> [Exercise instructions]
From the first line to the last, please print the entries exactly, omitting pictures.

> [Dataset excerpts]
_ _ _ _

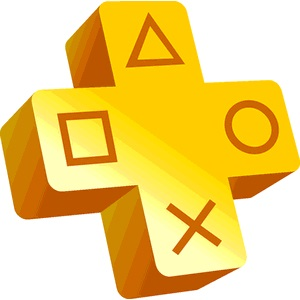 Playstation Plus subscription required for PS4 online play
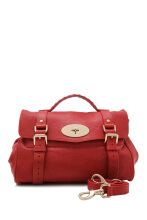 Pre-Owned Mulberry Alexa Bag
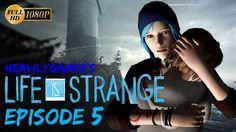 Life Is Strange Gameplay Walkthrough Episode 5:Polarized Full Episode/Bo...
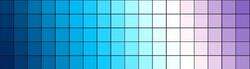 Transmission Palette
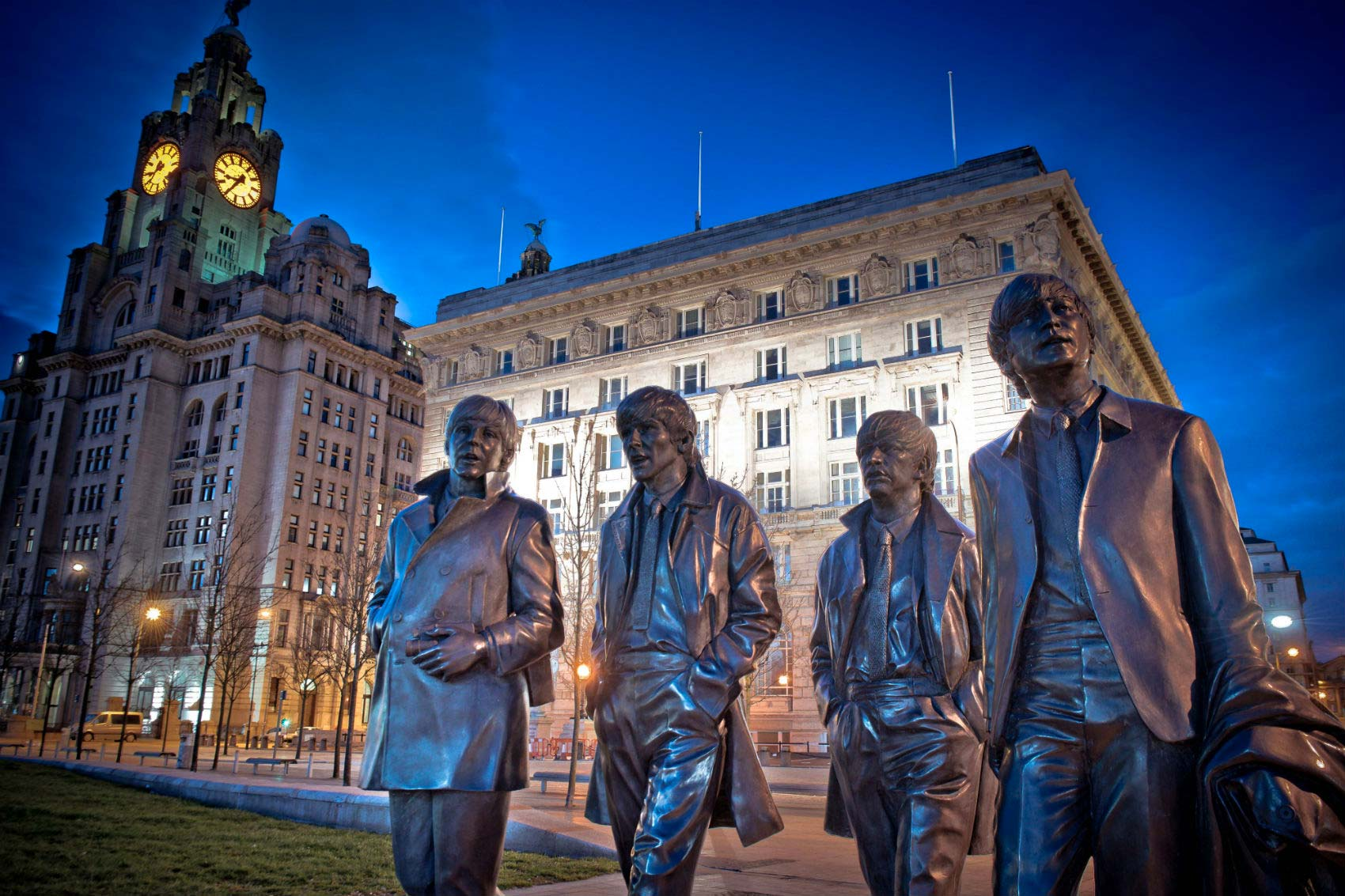 Pier Head and Beatles statues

_ _ _ _

> [Expected output]
 Playstation Plus subscription required for PS4 online play
 Pre-Owned Mulberry Alexa Bag
 Life Is Strange Gameplay Walkthrough Episode 5:Polarized Full Episode/Bo...
 Transmission Palette
 Pier Head and Beatles statues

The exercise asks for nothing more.